Copy out, without any change, the text of the entries below, starting with the line that contains "this 500×334 image." and going on through the line that contains "overturned orange truck [225, 110, 520, 274]". Leave the pictures out of your answer.

=== Input records ===
**********
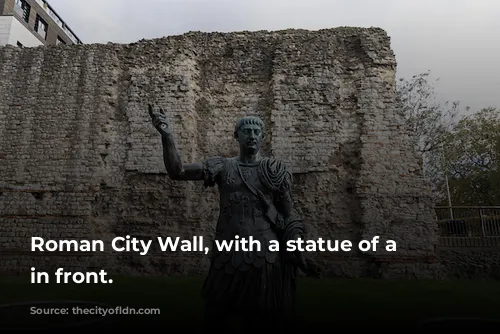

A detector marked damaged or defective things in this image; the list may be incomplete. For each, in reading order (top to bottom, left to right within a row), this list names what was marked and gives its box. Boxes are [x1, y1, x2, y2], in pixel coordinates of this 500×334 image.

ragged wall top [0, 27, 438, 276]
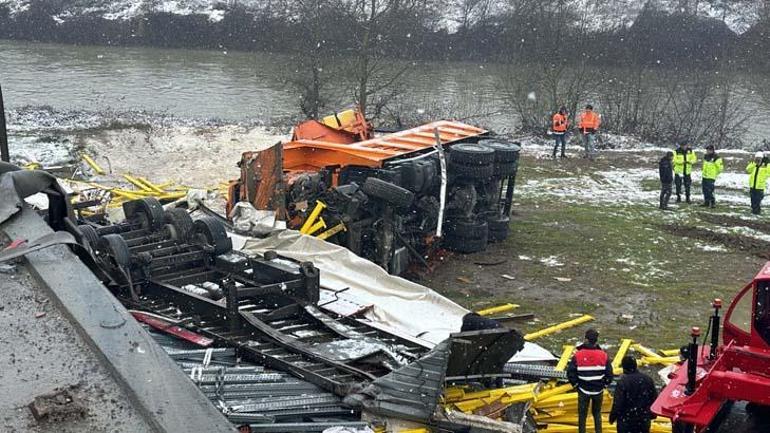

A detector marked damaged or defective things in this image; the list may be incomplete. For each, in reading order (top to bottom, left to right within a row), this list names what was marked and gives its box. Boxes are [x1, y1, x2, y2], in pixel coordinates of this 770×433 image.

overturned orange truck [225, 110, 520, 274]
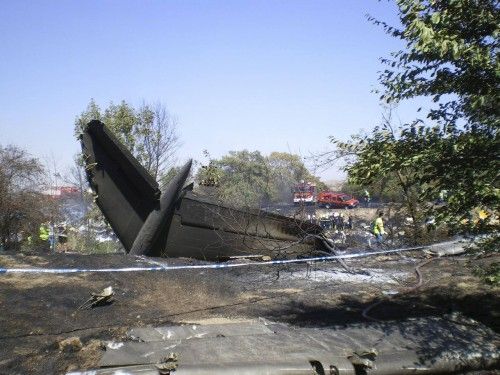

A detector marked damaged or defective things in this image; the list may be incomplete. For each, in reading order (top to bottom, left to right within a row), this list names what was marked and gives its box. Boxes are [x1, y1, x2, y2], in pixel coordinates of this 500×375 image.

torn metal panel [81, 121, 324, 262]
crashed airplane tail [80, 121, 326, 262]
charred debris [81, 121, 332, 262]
**********
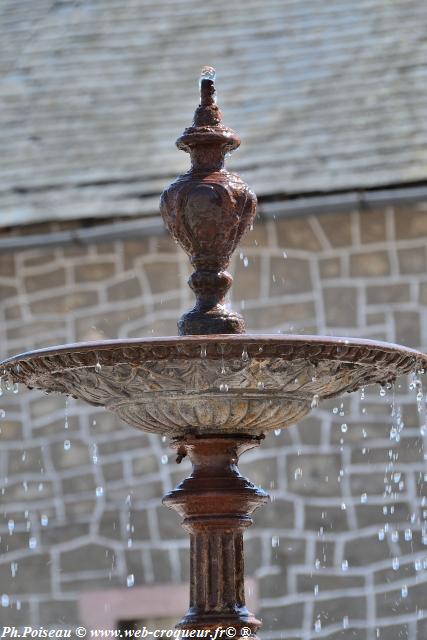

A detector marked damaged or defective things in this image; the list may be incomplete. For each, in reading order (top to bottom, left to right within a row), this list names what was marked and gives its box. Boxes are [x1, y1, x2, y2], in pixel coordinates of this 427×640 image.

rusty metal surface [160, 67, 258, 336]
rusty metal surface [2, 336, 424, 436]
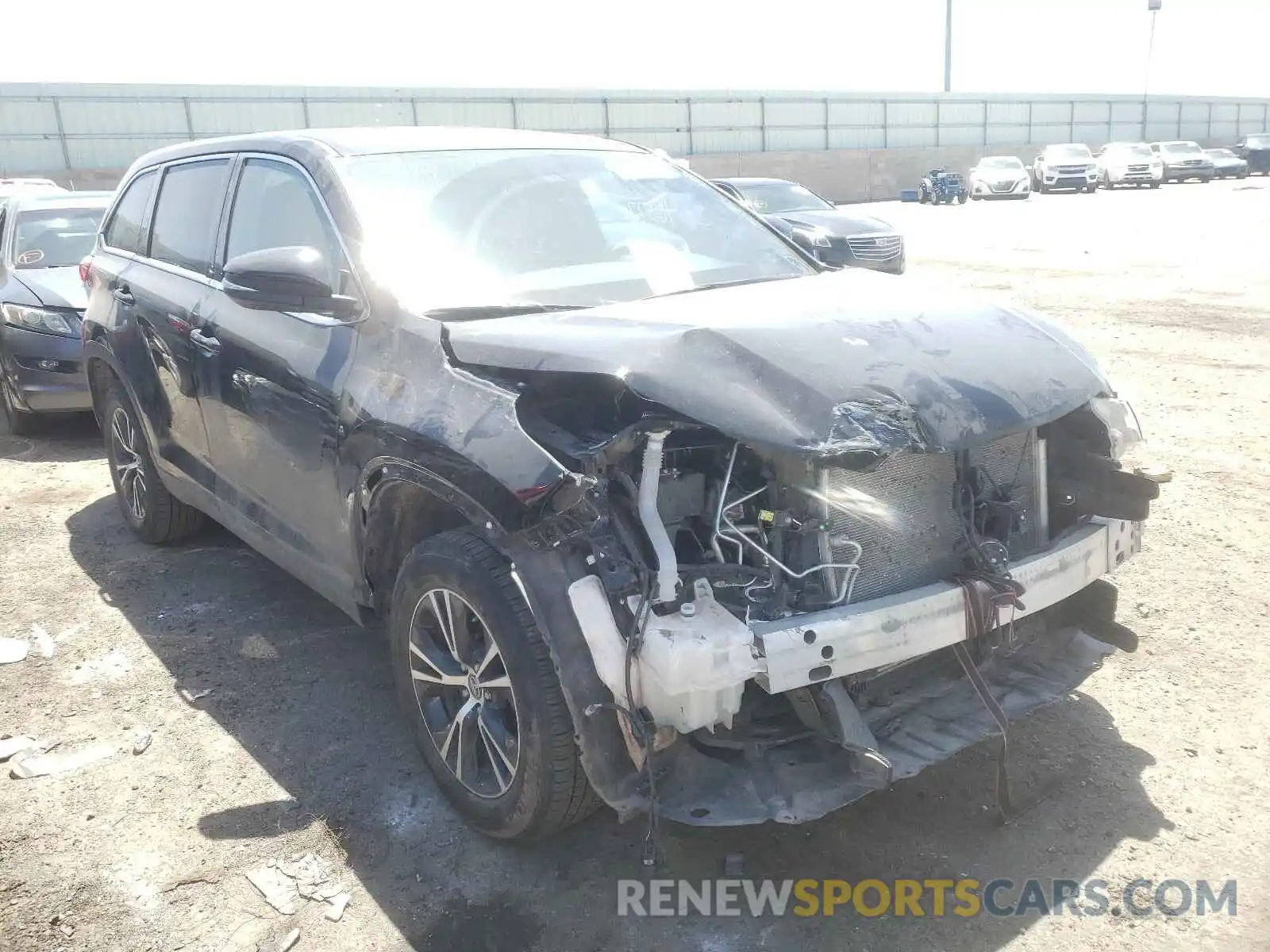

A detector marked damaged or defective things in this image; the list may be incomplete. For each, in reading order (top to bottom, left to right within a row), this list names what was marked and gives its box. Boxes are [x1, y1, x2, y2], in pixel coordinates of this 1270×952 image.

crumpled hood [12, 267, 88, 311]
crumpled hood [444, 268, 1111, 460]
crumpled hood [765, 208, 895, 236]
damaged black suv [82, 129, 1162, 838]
**********
=== Solution ===
A detector marked damaged or defective things in this image; the list may be incomplete. For each, in reading order (top to bottom, left to right within a row), this list names what was marked and gives its box. Boxes are [x1, y1, x2, y2], in pixel coordinates of this 500×334 image.

ragged wall top [0, 27, 438, 276]

A detector marked damaged or defective things in this image; the list may be incomplete. For each, in reading order (top to bottom, left to right within a row), this list names what was marked and gives its box. Boxes are [x1, y1, x2, y2], in pixel coordinates of this 770×433 image.

overturned orange truck [225, 110, 520, 274]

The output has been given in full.